Ces questions sont aussi vieilles que la Loi du Talion : "œil pour œil, dent pour dent."
Des siècles plus tard, le débat continue de faire rage, mais sous une forme bien plus subtile.
La parole, une arme à double tranchant
Aujourd'hui, les mots ont le pouvoir de blesser autant qu'une lame affûtée. Une insulte, une idée déplacée, un mauvais regard, et le couperet tombe. Et oui, nous vivons dans une époque où la susceptibilité est exacerbée, où l'on s'offusque plus vite qu'on ne pardonne.
Certains diront que la société devient plus respectueuse ; d'autres, qu'elle s'auto-censure.
Alors que de plus en plus de voix s'élèvent pour dénoncer les discours offensants, d'autres s'inquiètent de la montée de la censure et de la "cancel culture".
Lorsque la parole devient tranchante, on se pose la question : est-ce que le fait d'empêcher quelqu'un de s'exprimer librement n'est pas, en soi, une forme de "mise à mort" de sa liberté ?
La liberté d'expression à l'épreuve du fondamentalisme
Ce qui est frappant, c'est que les discours les plus controversés ne sont pas nouveaux.

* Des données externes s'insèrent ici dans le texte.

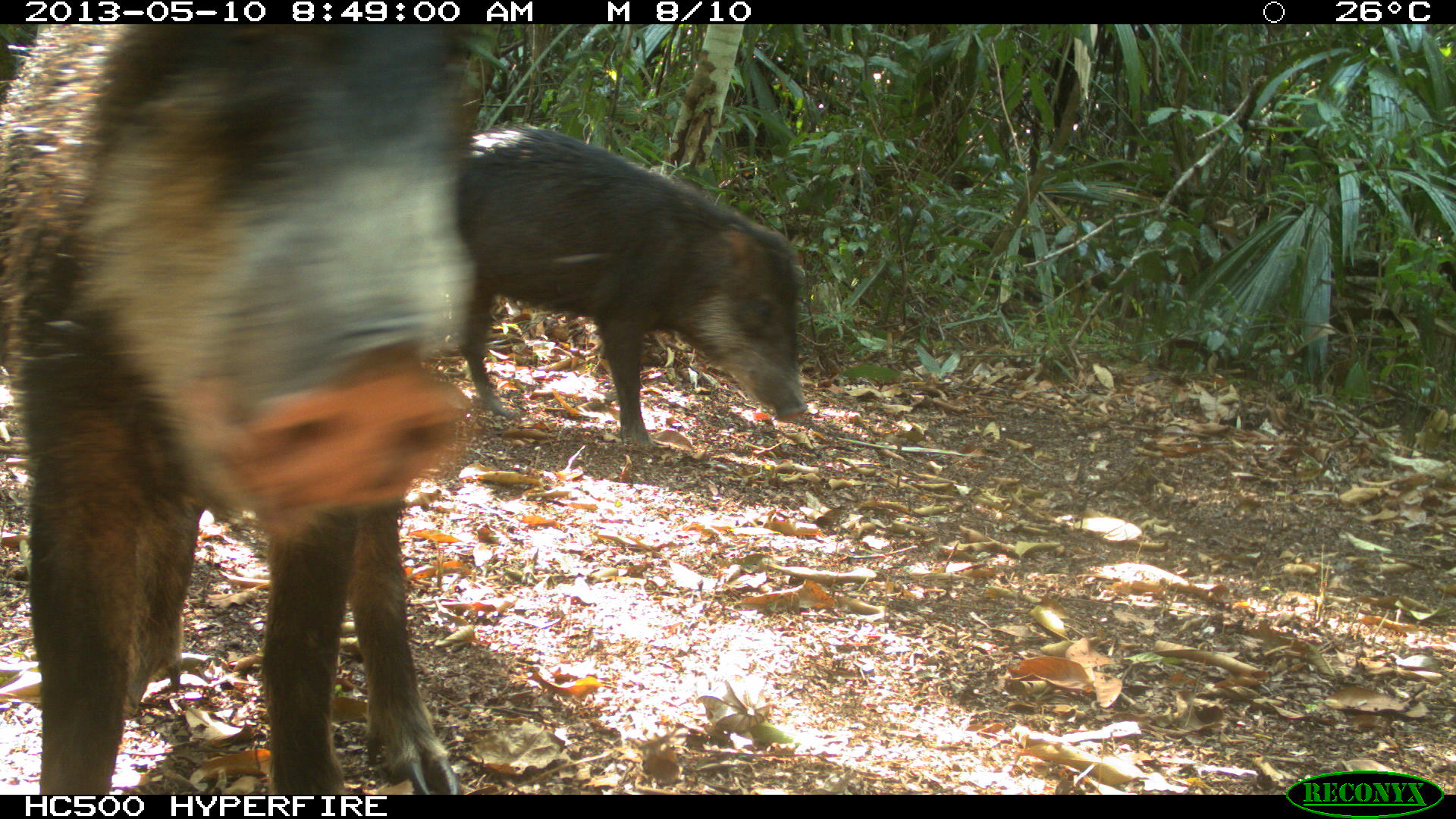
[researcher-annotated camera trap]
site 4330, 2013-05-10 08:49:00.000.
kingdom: Animalia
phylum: Chordata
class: Mammalia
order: Artiodactyla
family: Tayassuidae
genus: Tayassu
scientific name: Tayassu pecari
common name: white-lipped peccary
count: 4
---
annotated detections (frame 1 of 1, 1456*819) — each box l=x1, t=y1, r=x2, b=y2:
tayassu pecari: l=0, t=23, r=480, b=793; l=458, t=126, r=815, b=445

Ils rappellent l'Inquisition ou d'autres périodes sombres où les idées divergentes étaient punies par le bûcher. Aujourd'hui, la "peine de mort" de la liberté d'expression prend la forme d'une société qui décide collectivement ce qui peut être dit, et ce qui doit être réduit au silence.
Les fondamentalistes modernes, qu'ils soient religieux ou idéologiques, n'ont pas besoin d'épées ou de bûchers : il leur suffit de couper court à la parole.
Est-ce là un nouveau Moyen Âge où le dogme, cette fois social ou politique, dicte ce qui peut être dit ?
La peur de choquer, d'offenser, peut nous pousser à nous autocensurer.
Et si, au fond, la liberté d'expression se meurt lentement sous les coups de la bien-pensance, du politiquement correct et des réglementations sur les discours haineux ?
Pour la liberté d'insulter et d'être insulté !
Oui, la liberté d'expression implique le risque d'être offensé. Elle n'est pas faite pour garantir un confort idéologique, mais pour permettre le choc des idées. L'humour, les caricatures, les provocations, sont autant de façons de mettre à l'épreuve nos certitudes.
Certes, cela peut blesser.
Mais n'est-ce pas là le prix à payer pour ne pas tomber dans une dictature du consensus, où les idées sont aseptisées et les paroles édulcorées ?
Alors, ne défendons-nous pas, au final, un droit de parole tranchant, capable de secouer, de déranger, et parfois même de heurter, car c'est de là que naissent les vraies réflexions ?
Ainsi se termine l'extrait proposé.